GETOONDE TEKST |
══════════
Samenwerking tussen kankerregistraties Europa blijft essentieel

De meeste kankerregistraties in Europa zijn goed uitgerust om het toezicht en de ontwikkelingen rond de ziekte kanker in Europa te versterken. De kwaliteit en de intensiteit van het gebruik van de verzamelde data is echter afhankelijk van de rol die de kankerregistraties spelen binnen de oncologische zorg, volksgezondheid en politiek van het betreffende land. Die conclusie trekken Sabine Siesling (IKNL) en collega’s in een publicatie in de European Journal of Cancer. Samenwerking tussen de kankerregistraties in Europa blijft essentieel om de toegang tot gegevens en vergelijkbaarheid van de resultaten te garanderen. 

Het doel van de studie is meer inzicht te krijgen in de dekking van kankerregistraties en de toegang en het gebruik van deze gegevens in Europa. Dit inzicht draagt bij aan harmonisatie van data en infrastructuur, zodat de rol van de kankerregistraties wordt bevorderd binnen de volksgezondheid, het klinisch beleid en wetenschappelijk onderzoek naar kanker, zowel binnen als buiten Europa. 

De onderzoekers voerden in de periode 2010 – 2012 een uitgebreide enquête uit over registratiepraktijk en het gebruik van data onder 161 ‘population-based’ kankerregistraties in heel Europa. De registraties die reageerden (66 procent) waren actief in 33 landen, waarvan 23 met een landelijke dekking. 

Kankersurveillance in Europa 
De population-based kankersurveillance ging in Noordwest-Europa van start in de jaren ’40 en ’50 van de vorige eeuw en vanaf de jaren ’70 tot ’90 in andere regio’s. Beschermende regelgeving van de Europese Unie beïnvloedt in sommige landen de toegang tot gegevens, met name in Duitsland en Frankrijk, en in mindere mate in Nederland en België. Van de kankerregistraties die deelnamen aan de studie, brengt 95 procent periodiek verslag uit over incidenties, 60 procent rapportages over overleving en 80 procent over stadia van geselecteerde tumoren.
══════════
Vastgelegde gegevens
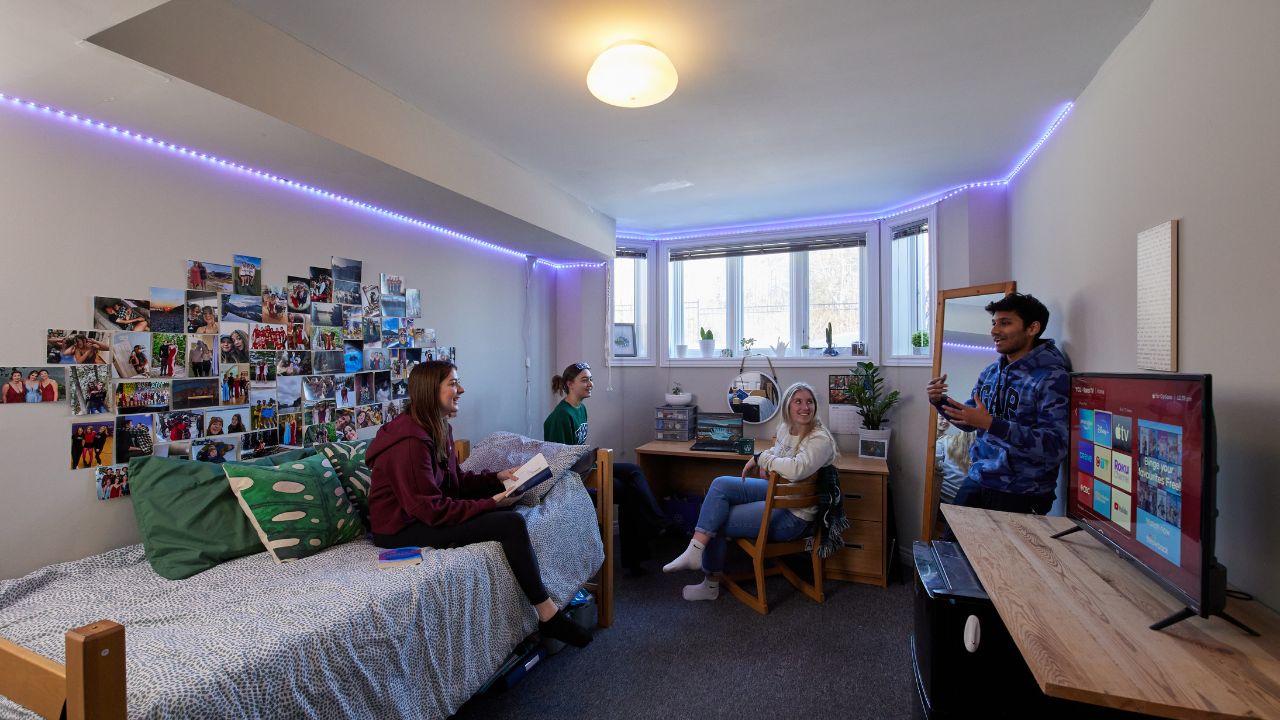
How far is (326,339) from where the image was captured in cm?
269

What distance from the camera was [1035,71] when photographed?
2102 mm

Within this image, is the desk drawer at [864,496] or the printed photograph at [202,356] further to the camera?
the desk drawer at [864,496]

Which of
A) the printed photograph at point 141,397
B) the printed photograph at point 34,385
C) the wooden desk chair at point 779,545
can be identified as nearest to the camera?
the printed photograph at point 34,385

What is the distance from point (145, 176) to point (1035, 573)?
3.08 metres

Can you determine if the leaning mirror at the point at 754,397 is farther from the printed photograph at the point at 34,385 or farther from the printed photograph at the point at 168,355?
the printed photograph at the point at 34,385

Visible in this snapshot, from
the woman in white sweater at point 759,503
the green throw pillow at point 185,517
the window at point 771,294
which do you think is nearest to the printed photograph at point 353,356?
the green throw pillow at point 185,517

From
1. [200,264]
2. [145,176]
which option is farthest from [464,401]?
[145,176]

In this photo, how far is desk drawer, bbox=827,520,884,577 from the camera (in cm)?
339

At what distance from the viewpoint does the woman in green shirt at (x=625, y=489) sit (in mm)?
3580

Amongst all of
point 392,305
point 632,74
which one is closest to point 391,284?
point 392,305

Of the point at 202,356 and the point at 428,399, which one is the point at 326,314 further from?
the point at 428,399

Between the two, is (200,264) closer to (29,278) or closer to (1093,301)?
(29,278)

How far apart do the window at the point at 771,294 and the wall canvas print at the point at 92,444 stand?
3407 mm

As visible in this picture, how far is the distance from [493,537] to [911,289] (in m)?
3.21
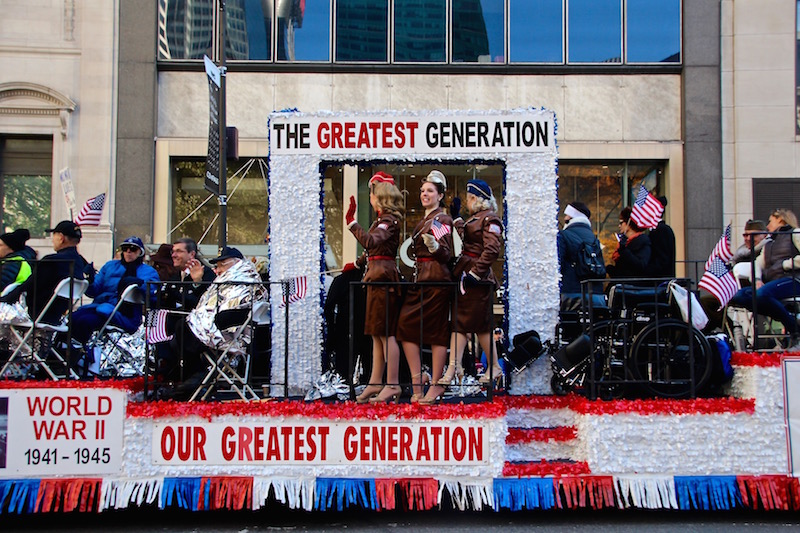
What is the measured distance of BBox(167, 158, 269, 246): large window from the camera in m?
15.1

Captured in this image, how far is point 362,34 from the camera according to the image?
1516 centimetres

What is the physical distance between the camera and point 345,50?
══════════
PAS HET TOE |
A. Welk percentage van de kankerregistraties reageerde volgens de tekst over kankerregistraties in Europa op de enquête?
B. Geef alstublieft het stuk uit de tekst over kankerregistraties in Europa van "Het doel van" tot en met "als buiten Europa." opnieuw, met "harmonisatie" vervangen door "afstemming".
De lijst is afkomstig uit een andere bron.

ANTWOORDEN OEFENINGEN |
A. 66 procent.

B.
Het doel van de studie is meer inzicht te krijgen in de dekking van kankerregistraties en de toegang en het gebruik van deze gegevens in Europa. Dit inzicht draagt bij aan afstemming van data en infrastructuur, zodat de rol van de kankerregistraties wordt bevorderd binnen de volksgezondheid, het klinisch beleid en wetenschappelijk onderzoek naar kanker, zowel binnen als buiten Europa.